In short, the FITS tool as it is now is not fast enough for real world web archives. On the other hand we think that the data presented here might be of help in optimising both the FITS tool and how we use it. As we know the MIME type of each and every data point, a deeper investigation of the outliers and the long tails might reveal the bottlenecks of this setup and maybe even where to avoid using FITS or specific FITS modules. During the job we have also been gathering lists of files which caused FITS to crash. In other words a lot of data that could be used for bug reporting—–and fixing. So this blog post is not only presenting the data from an experiment, but just as important we want to share code, data, and ideas for digital preservation.
The job is still running and it is now characterising web resources for 2012 so the story will be continued…
perdalum
January 31, 2013 @ 1:59 pm CET
Good to know that we individual threads for each tool. Thanks for looking into this!

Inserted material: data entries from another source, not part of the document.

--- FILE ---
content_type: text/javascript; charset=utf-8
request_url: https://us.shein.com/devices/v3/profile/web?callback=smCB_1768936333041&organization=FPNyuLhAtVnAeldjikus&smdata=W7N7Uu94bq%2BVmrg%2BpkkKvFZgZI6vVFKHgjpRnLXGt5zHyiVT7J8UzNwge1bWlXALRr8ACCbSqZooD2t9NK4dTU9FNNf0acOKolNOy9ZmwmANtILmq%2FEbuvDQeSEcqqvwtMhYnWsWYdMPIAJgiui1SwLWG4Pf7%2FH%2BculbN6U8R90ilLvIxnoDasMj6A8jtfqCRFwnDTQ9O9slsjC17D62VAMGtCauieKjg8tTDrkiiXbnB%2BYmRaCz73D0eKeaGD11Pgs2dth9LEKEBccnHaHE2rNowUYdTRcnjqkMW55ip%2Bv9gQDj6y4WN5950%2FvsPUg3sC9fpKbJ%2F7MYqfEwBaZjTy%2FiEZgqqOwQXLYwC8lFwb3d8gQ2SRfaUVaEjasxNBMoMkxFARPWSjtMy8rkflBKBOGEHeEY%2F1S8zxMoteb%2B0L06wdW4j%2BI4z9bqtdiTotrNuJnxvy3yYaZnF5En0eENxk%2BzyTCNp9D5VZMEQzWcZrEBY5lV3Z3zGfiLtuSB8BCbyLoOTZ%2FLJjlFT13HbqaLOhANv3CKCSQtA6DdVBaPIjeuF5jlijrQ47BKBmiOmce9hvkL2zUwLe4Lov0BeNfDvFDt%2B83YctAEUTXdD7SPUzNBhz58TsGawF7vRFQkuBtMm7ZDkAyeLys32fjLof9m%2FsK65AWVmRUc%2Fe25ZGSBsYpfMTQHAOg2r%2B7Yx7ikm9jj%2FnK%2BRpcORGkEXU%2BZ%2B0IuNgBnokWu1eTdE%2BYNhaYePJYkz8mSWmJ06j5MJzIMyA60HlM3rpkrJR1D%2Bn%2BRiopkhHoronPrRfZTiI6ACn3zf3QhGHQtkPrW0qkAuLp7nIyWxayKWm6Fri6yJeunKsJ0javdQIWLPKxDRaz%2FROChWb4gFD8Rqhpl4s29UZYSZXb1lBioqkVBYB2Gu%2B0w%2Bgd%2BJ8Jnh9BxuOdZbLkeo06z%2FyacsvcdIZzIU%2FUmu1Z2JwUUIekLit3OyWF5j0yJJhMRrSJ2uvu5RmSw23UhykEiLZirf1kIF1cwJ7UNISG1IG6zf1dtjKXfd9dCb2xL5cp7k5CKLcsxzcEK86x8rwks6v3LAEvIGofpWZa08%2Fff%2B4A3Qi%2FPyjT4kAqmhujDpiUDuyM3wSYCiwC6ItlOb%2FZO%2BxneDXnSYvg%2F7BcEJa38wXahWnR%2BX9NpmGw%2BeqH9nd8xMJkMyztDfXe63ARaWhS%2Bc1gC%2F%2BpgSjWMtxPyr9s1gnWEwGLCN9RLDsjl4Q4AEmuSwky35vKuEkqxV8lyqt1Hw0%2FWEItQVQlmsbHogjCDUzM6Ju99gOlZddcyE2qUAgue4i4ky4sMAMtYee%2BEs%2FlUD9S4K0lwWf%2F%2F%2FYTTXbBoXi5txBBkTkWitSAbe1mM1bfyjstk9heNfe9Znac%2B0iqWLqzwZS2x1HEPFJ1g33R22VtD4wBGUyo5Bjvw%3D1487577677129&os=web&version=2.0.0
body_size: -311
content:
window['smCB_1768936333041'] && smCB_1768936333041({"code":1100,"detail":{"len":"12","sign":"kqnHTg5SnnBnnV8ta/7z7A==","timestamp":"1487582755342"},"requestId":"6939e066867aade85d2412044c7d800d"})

We will definitely use the Java API if possible, but the above presented experiment ran outside a Java environment. Still, we're always looking for ways to improve our possibilities with these characterisation tools.
spencermcewen
January 29, 2013 @ 2:32 pm CET
Looking back at the release notes (https://code.google.com/p/fits/source/browse/trunk/RELEASE.txt) FITS 0.6.0 does spin up each tool in an individual thread by default. When I first implemented this I remember benchmarking a 20-30% increase in performance.
Using the Java API should be more efficient than calling FITS from the command line tool for every file. I haven't measured it, but initialization overhead should be reduced. The Java API also gives you control over enabling and disabling individual tools if you know they are not needed. You can also do this by commenting them out from the xml/fits.xml (https://code.google.com/p/fits/source/browse/trunk/xml/fits.xml) configuration file.
perdalum
January 16, 2013 @ 7:42 am CET
The actual FITS jobs are distributed on five servers and each server run four parallel instances of FITS, i.e. we should at any given time have 20 ARC files being processed simultaneous. Using UNIX top we can see that each of these FITS instances have a load above 100%. Still, we might start experimenting with running even more parallel FITS instanses on each server.
We are using FITS version 0.6.0 and it’s run with its default configuration. Therefore I assume that we don’t run the various tools of FITS in seperate threads. Still, why would that feature not be part of the default?
We haven’t looked at Open FITS.
AS I wrote in the post, there’s a lot of room for improvement, BUT there’s also a very very long way before we have the nessecary performance.
MarkEvansTessella
January 14, 2013 @ 3:06 pm CET
Very interesting posting on an important issue.
I was wondering if you could provide some more information around the use of multi threading.
The latest version of FITS allows the various tools to be run in seperate threads. Are you making use of this in your study?
Also have you or are you able to run multiple instances of FITS itself, hence process multiple ARC files simultaneously?
Thanks for any information you can provide.